> [WORK ITEM]: Carry on the account of converting a power steering pump into a constant-pressure pump, picking up right after its final sentence.

> [EXTRACTED TEXT]:
· · · · · · ·

So I bought a re-furbished power steering pump, and set to making it into a constant pressure pump -- thus constant torque.
I modified the pump by locking the internal relief valve. It could have been made to relieve at the correct pressure, but had two drawbacks -- it had a large throw, and caused oil to recirculate IN the pump, rather than drawing from the reservoir during bypass. I also modified the pump by adding a port to the top of the relief valve chamber to add my own custom poppet-style relief valve.
This was a bit tricky, not for the easy machining of the cast iron, but for keeping chips out of the work. To do that, I filled the chamber with beeswax, draped a cloth over the entire pump, with a hole through which to do the boring and tapping, then surrounded the work area with lots of little rare-earth magnets. That worked. Kept ever trace of swarf out of the body of the pump.

· · · · · · ·

> [EXTRACTED INFORMATION]:
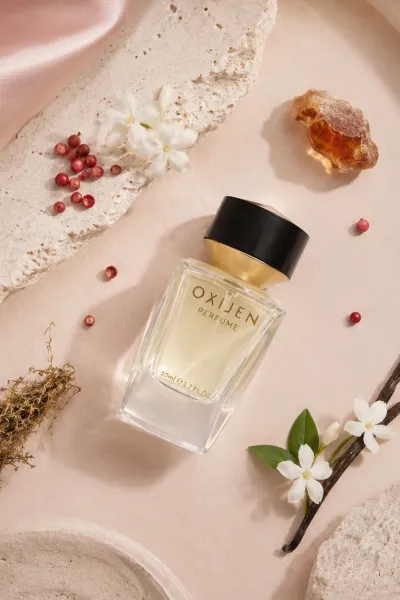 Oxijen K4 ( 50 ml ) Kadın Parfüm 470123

· · · · · · ·

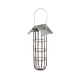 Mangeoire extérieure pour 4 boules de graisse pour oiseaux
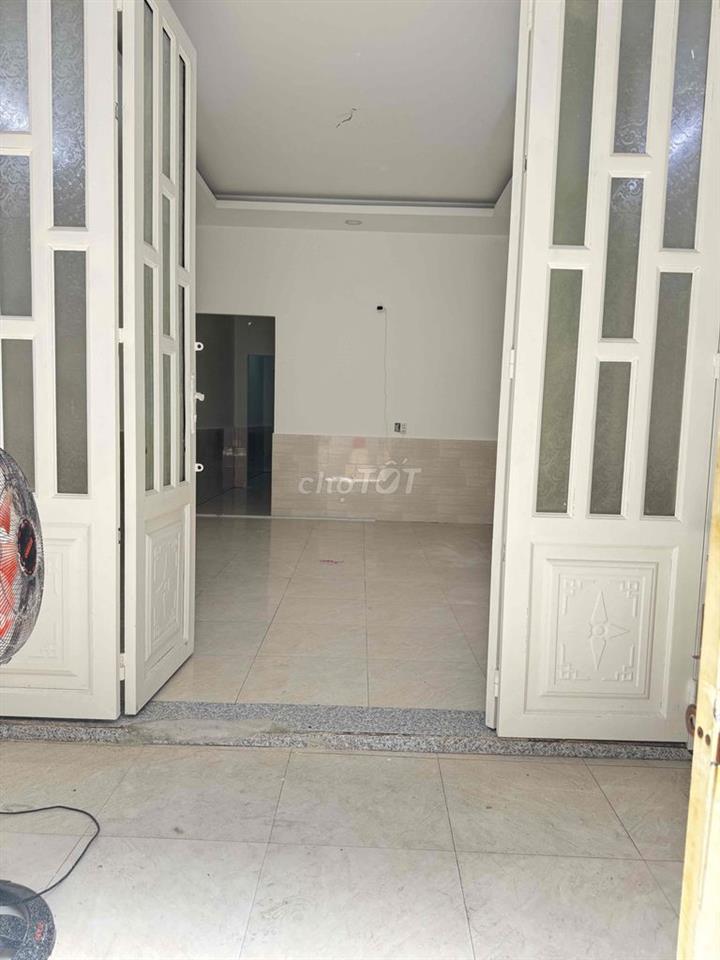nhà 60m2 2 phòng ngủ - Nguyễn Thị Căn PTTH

· · · · · · ·

> [REPLY TO THE EXERCISE]:
I didn't know the displacement of the pump, and couldn't find it in any specs, so the selection of the relief valve spring had to be empirical.
I finally got the thing producing a smooth, jitter-free torque of 15 ft.lb. by cutting a miniature die spring down 1/2 coil at a time until the torque fit the spec.
Now the only things left to do are to build a driving boss for the pump housing, and a takeoff coupling for the shaft -- and we'll see how it works on the fuse machine.
It's been a three week "off-the-clock" learning exercise for me, but worth the time. I can see all sorts of uses for such a mechanism. The torque varies only about 15% from 2rpm to 7rpm, and that's well within my needs.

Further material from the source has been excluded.